Highlights & Insights

  • Paradigm Shift: The focus shifts from "training a large static model" to "growing a population of small experts in one run," utilizing Coverage as the "North Star" metric for collective intelligence.
  • Mutual Environment: Tasks adapt to population competence, while models are forced to cover new tasks, creating an open-ended arms race that avoids saturation.
  • Pragmatic Engineering: The use of merging over training, SVD-based mutation, and Python-based execution verification enables an "unattended long-run" discovery process.
  • Parameter Efficiency: Providing empirical evidence that a collective of small models can approach or exceed frontier large models using 17%–29% of the parameters.

Limitations & Future Work

  • Best-of-N Bottleneck: While Coverage is high, realizing this benefit in single-answer deployment requires better BoN selection; current BoN performance still lags behind GPT-4o (Average -7.17% at N=8).
  • Stability Variance: Performance varies across families (e.g., DeepSeek shows significant fluctuations against larger models), suggesting a need for improved robustness.
  • Dependency on Teacher Models: Task generation and novelty filtering rely on frontier LLMs as judges, which may introduce biases.
  • Task Scope: Evaluation remains focused on QA/MCQ/Math/Code; creative or interactive tasks have yet to be fully explored.
  • Evolutionary Model Merging: Builds on EvoMerge (automated merging via CMA-ES) and CycleQD (task vector interpolation).
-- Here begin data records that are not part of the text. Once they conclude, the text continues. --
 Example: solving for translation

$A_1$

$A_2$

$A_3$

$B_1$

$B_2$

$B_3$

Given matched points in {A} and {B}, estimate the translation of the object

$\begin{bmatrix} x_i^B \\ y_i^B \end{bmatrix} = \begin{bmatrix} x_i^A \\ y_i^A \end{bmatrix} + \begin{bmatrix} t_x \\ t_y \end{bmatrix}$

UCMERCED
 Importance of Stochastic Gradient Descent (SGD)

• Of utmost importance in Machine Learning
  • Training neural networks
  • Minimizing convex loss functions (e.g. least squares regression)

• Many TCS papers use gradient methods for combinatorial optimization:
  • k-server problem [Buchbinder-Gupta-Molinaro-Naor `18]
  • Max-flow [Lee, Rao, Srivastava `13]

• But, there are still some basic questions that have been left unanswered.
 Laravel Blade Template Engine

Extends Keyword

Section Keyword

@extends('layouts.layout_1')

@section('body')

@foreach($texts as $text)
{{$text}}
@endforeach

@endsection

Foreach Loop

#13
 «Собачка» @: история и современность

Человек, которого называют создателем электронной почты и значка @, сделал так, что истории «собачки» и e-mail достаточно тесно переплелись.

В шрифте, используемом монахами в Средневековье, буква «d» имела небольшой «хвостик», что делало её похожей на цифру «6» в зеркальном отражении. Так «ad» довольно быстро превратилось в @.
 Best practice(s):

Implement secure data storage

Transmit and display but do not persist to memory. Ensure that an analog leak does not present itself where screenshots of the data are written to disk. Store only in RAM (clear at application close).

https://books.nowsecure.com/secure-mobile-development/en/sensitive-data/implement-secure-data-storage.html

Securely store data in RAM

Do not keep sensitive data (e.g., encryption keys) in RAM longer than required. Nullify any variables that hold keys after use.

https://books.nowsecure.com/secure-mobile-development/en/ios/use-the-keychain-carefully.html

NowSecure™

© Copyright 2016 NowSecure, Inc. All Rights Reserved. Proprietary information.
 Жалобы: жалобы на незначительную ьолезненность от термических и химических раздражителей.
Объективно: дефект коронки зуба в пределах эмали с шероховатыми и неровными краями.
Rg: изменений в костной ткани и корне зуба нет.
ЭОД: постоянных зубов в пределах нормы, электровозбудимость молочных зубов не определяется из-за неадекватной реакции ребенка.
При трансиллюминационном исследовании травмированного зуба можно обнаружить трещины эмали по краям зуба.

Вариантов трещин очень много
AC/DC upgrades simple merging to "merging + task coevolution."
  • Quality-Diversity: Follows the lineage of MAP-Elites and Dominated Novelty Search, but adapts to LLMs by using skill vectors instead of pre-defined niches.
  • Open-Endedness: Implements the "AI-generating algorithms" philosophy by applying coevolution with minimal criteria to LLM discovery.

Rating

  • Novelty: ⭐⭐⭐⭐⭐ First to extend open-ended coevolution to joint discovery of LLMs and synthetic tasks with Coverage-oriented goals.
  • Experimental Thoroughness: ⭐⭐⭐⭐ Comprehensive evaluation across 4 families and multiple metrics; however, BoN results lag, and cross-family stability varies.
  • Writing Quality: ⭐⭐⭐⭐ Clear motivation and algorithmic visualization, though some technical details are dense in the appendices.
  • Value: ⭐⭐⭐⭐⭐ Significant value for low-resource researchers as a viable alternative to large-scale training via continuous evolutionary discovery.